Dos economistas, Jeong Jin Yu y Guy Madison, han publicado recientemente un artículo en la revista Economic affairs, del Institute of Economic Affairs de Londres, en el que estudian el impacto que ha tenido la implantación de leyes que imponen a las empresas una cuota de mujeres en las juntas directivas.
Los autores lo definen como “el primer estudio del desempeño financiero de empresas en función de la composición por sexo de los consejos de dirección que compila de forma sistemática la evidencia empírica sobre las consecuencias económicas de la implementación de cuotas de género en los consejos de dirección”.
La mayoría de los estudios controlados en el artículo “muestran que el rendimiento de las empresas empeoró tras la imposición de cuotas de género”
Está elaborado a partir de la revisión de 348 artículos revisados por pares. Los autores han ido filtrando esos artículos por diversos criterios, hasta quedarse con 9 que reúnen las condiciones necesarias, y que recogen los datos procedentes de varios países europeos.
Noruega ha sido pionera en la imposición de cuotas. En 2003 obligó a las empresas a adoptar un mínimo del 40 por ciento de mujeres en sus consejos antes de 2008. A este país le han seguido otros de la Unión Europea, como son Italia, Islandia, Alemania, Austria, Bélgica, Holanda, Francia, Portugal y España. Como resultado de estas legislaciones, la proporción de mujeres en consejos de Administración se ha más que duplicado en los últimos años: Ha pasado del 9 por ciento en 2003 al 23,3 por ciento en 2016.
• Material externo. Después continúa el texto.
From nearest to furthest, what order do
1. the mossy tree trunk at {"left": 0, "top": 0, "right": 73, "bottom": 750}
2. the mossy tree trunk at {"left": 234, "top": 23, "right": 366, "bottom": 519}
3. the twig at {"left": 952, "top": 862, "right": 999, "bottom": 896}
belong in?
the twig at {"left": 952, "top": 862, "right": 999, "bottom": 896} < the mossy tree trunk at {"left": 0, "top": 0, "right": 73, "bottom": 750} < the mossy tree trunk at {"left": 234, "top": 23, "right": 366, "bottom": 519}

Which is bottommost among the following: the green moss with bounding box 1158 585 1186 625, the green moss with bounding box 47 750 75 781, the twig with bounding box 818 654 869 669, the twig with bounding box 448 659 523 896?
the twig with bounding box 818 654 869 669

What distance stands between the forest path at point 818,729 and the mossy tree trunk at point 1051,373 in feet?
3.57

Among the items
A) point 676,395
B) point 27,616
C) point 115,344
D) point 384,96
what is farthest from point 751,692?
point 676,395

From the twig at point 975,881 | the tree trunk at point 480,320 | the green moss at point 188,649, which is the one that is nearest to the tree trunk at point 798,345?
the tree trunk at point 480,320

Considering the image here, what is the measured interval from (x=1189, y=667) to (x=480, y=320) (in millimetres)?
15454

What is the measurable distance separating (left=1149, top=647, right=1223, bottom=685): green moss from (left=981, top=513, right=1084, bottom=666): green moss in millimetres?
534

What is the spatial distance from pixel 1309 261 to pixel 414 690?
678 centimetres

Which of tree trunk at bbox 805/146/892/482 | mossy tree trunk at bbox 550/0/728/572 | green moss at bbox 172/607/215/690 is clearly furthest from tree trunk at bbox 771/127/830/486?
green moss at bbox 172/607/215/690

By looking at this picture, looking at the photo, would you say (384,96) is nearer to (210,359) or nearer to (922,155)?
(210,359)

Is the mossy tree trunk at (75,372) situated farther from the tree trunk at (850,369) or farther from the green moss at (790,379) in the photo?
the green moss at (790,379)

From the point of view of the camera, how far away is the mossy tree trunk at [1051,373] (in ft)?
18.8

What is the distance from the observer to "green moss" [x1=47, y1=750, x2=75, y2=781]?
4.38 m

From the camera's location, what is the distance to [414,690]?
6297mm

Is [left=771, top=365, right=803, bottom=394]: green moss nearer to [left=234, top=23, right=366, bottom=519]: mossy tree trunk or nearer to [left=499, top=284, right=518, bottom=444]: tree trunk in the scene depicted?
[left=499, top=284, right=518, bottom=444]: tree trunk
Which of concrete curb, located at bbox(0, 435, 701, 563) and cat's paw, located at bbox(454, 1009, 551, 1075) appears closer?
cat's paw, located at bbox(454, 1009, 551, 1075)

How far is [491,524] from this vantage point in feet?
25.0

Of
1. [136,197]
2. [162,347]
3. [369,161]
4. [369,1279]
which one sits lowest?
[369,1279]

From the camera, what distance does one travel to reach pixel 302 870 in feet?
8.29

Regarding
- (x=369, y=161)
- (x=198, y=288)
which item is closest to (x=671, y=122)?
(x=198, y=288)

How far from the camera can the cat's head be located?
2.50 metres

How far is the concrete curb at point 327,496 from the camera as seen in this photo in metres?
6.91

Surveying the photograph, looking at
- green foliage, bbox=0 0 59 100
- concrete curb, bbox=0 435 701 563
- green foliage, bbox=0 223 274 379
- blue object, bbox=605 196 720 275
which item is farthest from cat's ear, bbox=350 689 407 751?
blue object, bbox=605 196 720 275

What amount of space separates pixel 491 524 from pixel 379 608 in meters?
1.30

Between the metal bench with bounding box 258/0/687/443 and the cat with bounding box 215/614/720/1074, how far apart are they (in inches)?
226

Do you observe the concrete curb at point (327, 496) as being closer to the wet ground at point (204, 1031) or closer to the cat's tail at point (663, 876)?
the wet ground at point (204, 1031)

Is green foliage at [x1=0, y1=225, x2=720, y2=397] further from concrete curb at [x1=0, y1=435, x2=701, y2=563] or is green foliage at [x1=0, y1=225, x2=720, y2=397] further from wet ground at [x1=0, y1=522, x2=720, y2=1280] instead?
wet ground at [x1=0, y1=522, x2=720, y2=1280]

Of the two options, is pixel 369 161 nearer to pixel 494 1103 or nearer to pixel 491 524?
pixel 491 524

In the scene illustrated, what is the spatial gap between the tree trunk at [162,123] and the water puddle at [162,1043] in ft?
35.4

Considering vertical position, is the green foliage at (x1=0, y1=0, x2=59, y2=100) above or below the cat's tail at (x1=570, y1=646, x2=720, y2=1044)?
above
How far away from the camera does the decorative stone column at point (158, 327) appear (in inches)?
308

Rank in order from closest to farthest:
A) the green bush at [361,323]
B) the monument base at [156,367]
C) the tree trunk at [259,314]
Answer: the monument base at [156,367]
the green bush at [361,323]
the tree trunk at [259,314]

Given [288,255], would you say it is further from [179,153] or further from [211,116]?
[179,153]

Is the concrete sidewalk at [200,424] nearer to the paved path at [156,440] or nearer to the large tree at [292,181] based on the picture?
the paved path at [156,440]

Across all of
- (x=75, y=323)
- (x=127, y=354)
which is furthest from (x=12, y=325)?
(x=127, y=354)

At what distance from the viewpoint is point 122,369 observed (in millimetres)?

Dos principios se han aducido para imponer cuotas de mujeres. El primero de ellos es que hombres y mujeres tienen igual derecho a ejercer influencia en la sociedad. Expresado así, es un principio muy ambiguo. Lo que está diciendo, en realidad, es que los políticos tienen derecho a decidir cómo se reparte la influencia en la sociedad, en ciertos ámbitos, entre hombres y mujeres.
Dice, pero no expresa, que haya algún derecho de esos hombres y mujeres. Puesto que si fuera suyo, ese derecho no tendría otro contenido que el de eliminar las barreras legales que impidiesen, en este caso a las mujeres, acceder a los puestos directivos. Pero en realidad no hay ninguna barrera legal. La diferencia en la presencia de hombres y mujeres se debe a otros factores.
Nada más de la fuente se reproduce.